Ce système fonctionne sur le même principe qu’un puits canadien avec ventilateur mais permet de relever la température de l’air du puits canadien en hiver. L’échangeur de VMC peut être choisi à haut rendement pour des économies supplémentaires.

Un puits canadien couplé à une ventilation mécanique double flux permet de récupérer les calories gratuites du sol plus celles de l’air extrait de la maison récupérées par le caisson de ventilation.
• Le ventilateur est supprimé dans ce cas, le ventilateur d’entrée d’air neuf de la centrale double flux coïncidant avec celui du puits.

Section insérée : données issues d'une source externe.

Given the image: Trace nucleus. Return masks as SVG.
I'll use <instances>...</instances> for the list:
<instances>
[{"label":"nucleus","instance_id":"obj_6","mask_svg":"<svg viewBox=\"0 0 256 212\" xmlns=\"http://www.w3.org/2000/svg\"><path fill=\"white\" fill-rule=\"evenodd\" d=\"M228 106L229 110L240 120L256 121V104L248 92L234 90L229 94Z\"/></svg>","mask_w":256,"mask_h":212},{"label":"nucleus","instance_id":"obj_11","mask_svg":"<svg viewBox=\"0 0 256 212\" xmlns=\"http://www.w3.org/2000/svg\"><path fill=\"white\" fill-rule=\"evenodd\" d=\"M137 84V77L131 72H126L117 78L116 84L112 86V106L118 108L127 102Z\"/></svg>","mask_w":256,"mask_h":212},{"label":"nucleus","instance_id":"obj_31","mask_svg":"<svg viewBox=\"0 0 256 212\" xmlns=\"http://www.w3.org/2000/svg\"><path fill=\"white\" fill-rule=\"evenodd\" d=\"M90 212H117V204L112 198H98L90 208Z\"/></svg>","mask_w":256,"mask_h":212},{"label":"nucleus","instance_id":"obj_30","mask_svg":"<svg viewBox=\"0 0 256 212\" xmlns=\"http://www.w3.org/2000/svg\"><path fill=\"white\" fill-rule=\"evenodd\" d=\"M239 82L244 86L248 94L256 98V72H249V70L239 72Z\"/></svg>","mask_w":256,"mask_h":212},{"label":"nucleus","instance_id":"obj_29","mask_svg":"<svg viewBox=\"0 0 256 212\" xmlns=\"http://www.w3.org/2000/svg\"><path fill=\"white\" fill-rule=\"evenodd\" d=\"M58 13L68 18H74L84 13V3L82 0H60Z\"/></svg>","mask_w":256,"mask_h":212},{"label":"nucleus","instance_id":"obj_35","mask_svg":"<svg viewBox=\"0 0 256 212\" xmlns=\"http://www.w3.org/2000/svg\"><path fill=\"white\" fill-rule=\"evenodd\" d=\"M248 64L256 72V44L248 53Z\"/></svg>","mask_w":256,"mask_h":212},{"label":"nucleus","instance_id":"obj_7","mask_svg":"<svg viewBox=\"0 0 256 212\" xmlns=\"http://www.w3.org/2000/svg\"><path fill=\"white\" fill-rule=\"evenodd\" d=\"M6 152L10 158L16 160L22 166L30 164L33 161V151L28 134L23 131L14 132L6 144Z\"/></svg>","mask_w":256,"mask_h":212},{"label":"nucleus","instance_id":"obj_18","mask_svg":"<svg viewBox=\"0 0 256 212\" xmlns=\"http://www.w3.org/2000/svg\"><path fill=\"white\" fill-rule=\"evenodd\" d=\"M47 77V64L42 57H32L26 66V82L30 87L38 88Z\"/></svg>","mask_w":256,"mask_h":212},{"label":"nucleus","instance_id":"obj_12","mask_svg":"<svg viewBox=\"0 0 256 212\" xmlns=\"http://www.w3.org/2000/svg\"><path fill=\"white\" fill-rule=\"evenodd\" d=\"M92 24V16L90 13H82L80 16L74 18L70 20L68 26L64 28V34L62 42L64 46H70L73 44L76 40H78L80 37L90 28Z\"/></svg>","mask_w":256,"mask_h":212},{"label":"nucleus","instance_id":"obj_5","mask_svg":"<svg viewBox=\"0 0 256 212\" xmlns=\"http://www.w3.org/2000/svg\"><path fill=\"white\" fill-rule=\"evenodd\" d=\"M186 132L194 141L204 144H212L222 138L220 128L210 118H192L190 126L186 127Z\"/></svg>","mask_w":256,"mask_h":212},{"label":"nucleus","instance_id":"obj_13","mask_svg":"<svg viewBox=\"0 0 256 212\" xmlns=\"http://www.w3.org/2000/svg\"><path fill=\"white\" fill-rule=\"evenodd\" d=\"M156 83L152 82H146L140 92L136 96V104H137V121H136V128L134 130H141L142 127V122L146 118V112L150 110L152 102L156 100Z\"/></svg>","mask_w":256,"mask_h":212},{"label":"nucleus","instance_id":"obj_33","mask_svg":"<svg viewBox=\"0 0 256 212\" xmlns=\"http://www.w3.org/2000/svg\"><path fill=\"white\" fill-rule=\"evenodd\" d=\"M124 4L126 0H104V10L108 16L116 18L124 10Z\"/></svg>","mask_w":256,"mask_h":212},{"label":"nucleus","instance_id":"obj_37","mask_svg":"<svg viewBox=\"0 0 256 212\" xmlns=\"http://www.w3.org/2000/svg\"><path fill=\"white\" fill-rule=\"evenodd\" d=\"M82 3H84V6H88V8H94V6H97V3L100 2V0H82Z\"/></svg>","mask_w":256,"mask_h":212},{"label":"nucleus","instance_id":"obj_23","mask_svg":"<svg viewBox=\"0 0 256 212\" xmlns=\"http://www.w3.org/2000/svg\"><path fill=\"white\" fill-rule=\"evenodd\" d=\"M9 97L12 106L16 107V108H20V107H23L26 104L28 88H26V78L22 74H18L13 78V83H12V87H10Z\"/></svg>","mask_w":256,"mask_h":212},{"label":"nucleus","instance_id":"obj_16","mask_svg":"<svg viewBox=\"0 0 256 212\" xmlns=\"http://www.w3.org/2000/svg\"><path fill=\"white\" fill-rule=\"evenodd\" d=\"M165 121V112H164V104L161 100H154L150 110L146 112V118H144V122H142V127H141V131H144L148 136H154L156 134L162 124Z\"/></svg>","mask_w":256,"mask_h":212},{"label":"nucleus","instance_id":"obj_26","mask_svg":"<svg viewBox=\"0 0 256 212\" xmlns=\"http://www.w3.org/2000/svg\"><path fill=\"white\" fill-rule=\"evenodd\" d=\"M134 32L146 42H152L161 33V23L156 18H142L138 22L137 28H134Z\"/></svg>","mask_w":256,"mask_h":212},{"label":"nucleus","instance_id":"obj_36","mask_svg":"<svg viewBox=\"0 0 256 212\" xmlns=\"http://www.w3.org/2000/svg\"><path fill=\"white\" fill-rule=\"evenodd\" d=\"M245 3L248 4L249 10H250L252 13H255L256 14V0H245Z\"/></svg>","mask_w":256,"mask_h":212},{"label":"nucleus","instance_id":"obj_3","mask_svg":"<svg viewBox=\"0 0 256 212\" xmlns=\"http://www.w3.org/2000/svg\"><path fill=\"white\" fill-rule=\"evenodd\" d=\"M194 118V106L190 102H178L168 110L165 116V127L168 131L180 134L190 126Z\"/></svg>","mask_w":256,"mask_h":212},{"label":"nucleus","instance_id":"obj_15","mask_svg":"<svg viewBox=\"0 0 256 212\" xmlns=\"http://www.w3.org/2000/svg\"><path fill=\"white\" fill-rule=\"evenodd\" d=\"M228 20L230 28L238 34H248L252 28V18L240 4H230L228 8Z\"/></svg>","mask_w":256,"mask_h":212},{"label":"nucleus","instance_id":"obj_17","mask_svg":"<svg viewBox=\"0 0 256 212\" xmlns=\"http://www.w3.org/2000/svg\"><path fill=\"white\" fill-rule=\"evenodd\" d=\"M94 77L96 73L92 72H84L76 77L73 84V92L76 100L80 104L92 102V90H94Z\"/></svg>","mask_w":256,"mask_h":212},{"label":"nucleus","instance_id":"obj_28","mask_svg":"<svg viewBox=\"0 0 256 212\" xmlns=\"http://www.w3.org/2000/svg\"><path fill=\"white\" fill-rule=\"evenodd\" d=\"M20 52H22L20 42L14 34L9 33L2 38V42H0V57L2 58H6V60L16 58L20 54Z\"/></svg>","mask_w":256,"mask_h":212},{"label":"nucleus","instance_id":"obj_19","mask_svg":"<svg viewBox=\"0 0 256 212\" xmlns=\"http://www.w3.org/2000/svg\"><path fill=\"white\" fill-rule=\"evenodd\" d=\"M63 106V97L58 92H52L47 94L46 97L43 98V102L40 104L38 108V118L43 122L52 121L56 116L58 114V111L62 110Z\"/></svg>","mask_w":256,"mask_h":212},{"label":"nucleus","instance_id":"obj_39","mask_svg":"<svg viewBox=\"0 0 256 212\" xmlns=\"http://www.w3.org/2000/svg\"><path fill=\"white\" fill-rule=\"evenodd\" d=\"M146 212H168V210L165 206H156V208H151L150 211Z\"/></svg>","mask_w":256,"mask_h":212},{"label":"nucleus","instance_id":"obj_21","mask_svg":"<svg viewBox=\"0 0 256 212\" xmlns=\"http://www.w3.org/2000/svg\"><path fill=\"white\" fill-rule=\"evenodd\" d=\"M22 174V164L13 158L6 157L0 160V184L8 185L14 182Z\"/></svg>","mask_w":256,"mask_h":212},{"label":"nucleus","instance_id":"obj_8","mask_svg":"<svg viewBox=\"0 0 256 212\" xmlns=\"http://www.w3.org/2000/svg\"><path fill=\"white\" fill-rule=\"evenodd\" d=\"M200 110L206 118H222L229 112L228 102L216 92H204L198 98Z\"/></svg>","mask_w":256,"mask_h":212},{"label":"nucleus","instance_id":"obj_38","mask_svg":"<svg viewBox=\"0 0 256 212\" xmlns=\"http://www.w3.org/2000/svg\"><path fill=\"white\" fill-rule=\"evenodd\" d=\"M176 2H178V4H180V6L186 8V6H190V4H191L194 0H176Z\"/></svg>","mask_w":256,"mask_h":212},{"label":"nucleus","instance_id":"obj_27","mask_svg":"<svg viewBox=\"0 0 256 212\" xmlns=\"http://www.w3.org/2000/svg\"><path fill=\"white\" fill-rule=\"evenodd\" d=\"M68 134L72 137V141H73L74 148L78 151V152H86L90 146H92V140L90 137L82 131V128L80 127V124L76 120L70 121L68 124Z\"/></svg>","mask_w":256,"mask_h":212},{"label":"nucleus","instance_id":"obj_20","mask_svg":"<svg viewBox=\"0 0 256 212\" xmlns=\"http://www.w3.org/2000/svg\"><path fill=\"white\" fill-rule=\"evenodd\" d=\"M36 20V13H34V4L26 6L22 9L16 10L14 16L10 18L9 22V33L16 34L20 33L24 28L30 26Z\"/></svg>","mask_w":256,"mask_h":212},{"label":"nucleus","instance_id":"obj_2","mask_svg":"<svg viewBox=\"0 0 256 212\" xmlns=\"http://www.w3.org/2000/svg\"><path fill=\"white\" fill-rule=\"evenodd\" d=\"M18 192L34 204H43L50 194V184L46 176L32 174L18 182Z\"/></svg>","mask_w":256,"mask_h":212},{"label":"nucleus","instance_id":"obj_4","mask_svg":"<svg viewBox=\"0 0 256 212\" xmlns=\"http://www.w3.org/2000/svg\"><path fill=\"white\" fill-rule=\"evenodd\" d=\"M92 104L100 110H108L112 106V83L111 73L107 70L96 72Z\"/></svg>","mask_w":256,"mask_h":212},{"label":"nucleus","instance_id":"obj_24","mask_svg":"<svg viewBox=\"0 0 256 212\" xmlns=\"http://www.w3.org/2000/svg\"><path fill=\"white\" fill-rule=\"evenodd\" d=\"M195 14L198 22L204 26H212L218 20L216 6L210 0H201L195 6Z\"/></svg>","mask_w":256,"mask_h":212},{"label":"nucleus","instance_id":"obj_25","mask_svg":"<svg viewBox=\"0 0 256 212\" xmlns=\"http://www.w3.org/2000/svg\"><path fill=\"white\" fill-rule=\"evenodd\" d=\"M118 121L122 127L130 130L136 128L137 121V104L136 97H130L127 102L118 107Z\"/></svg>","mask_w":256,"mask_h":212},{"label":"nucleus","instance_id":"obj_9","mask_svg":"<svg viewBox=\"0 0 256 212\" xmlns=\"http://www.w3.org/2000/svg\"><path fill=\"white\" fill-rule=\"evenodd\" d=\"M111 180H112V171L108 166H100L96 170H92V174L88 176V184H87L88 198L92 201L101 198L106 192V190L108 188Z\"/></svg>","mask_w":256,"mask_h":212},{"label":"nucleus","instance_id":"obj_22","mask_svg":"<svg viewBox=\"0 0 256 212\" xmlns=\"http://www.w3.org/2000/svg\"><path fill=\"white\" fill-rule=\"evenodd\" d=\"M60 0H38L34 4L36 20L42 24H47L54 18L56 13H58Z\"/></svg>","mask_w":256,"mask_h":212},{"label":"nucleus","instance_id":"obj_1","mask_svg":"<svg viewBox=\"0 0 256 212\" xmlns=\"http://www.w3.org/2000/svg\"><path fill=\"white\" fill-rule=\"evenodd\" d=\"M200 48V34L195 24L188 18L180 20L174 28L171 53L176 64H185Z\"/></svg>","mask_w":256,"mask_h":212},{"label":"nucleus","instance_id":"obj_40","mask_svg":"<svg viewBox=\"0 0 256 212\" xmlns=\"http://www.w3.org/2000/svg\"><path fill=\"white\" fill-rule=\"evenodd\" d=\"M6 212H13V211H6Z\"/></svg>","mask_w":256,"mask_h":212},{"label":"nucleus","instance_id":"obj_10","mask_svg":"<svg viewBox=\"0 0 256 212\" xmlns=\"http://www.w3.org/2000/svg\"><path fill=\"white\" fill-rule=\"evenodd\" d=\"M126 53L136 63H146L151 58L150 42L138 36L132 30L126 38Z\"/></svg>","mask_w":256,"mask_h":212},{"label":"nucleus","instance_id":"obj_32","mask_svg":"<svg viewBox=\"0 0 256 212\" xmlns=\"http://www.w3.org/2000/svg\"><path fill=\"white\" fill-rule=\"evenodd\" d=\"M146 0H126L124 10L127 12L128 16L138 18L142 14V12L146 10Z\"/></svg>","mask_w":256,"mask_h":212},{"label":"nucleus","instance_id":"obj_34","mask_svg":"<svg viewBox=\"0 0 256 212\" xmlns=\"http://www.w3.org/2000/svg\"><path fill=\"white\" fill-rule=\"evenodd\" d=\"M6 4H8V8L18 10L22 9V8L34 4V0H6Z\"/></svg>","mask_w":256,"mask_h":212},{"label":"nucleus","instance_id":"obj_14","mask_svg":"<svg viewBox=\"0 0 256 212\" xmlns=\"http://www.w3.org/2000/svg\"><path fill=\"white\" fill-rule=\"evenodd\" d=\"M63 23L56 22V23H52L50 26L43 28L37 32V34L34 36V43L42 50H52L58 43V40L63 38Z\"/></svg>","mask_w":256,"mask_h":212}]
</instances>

• En été, l’échangeur de la VMC double flux devra être supprimé grâce à un système by-pass afin d’introduire l’air frais directement. Le système by-pass peut être commandé manuellement par un interrupteur ou associé à une régulation qui choisit alors automatiquement entre l’air extérieur et l’air du puits en fonction de la température extérieure. En hiver, le recours au puits limite les risques de givrage de l’échangeur de la centrale double flux et permet parfois de se passer de batterie de dégivrage. Lorsque l’échangeur est à haut rendement, la réalisation d’une prise d’air directe est inutile car il n’est plus nécessaire de prévoir un basculement sur l’air extérieur en intersaison. Par ailleurs, selon la nature de l’échangeur, le rendement global du système permet une économie moyenne de 20?% (avec un rendement de 60 % à 80 % (haut rendement, schéma 1) sur les pertes dues à la ventilation tout en maintenant des débits d’aération important et une excellente qualité de l’air par une filtration en amont. À titre d’exemple, une VMC double flux avec un récupérateur performant de chaleur (rendement supérieur à 90 %, schéma 2) permet d’économiser environ 7500 kWh/an en zone H1. Le puits canadien apporte un supplément de 1 600 kWh/an.
À retenir
Intérêts : le système avec échangeur à haut rendement est recommandé dans des projets de maisons passives.
Limites : la maison doit être parfaitement isolée pour que le système fonctionne.